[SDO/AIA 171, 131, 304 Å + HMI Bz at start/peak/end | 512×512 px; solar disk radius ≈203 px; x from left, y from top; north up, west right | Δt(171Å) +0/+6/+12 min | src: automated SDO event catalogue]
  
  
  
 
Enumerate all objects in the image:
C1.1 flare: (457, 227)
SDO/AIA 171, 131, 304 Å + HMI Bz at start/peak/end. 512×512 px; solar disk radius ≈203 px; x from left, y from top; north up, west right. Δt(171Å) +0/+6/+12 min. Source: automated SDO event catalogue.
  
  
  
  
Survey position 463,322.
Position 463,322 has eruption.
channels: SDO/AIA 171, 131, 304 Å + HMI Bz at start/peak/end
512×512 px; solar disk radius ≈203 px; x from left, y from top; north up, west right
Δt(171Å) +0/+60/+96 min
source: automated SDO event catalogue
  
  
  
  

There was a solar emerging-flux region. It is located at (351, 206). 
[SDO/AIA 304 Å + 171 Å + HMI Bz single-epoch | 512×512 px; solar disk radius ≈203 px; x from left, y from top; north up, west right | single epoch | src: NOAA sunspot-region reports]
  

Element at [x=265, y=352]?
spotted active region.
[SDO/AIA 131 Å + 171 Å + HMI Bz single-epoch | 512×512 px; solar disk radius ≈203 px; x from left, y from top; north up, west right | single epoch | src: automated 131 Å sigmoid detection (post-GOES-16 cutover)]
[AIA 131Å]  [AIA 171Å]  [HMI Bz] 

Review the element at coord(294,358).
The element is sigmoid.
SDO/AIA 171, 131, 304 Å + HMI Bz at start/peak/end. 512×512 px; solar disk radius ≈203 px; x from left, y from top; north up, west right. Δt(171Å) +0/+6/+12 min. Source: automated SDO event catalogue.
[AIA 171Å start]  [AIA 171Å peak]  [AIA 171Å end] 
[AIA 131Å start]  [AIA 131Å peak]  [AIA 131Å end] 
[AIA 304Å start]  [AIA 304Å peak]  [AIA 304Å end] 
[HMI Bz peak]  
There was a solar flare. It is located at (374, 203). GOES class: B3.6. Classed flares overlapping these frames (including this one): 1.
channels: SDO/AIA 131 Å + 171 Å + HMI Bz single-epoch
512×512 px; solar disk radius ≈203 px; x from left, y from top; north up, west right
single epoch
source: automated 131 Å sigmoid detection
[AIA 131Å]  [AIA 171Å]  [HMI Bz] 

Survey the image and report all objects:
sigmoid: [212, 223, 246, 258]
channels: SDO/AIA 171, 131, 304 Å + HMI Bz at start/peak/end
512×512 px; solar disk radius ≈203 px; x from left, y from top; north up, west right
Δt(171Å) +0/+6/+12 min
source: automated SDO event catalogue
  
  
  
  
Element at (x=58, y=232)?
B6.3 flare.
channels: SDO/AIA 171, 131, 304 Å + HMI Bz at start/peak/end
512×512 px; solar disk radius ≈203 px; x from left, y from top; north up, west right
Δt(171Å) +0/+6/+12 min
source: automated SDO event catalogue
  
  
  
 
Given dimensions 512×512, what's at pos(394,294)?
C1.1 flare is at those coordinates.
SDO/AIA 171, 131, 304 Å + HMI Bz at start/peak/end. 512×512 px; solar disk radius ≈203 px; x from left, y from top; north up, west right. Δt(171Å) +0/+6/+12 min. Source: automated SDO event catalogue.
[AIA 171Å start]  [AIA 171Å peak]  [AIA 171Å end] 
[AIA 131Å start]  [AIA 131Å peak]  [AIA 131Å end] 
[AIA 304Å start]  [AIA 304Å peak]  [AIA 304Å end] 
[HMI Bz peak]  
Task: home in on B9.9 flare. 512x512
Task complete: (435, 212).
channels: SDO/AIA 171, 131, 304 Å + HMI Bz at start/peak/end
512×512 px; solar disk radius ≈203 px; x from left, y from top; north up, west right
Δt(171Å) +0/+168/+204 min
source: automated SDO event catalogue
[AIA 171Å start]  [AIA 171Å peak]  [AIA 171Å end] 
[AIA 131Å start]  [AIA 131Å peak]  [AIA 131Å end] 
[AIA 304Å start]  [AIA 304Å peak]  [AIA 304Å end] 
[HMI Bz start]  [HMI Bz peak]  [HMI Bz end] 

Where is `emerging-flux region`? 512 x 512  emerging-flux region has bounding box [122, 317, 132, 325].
────────
*Stated exercise*: Count the lines of the records above that contain the string "Survey". Reply with the number alone.

*Written response*: 2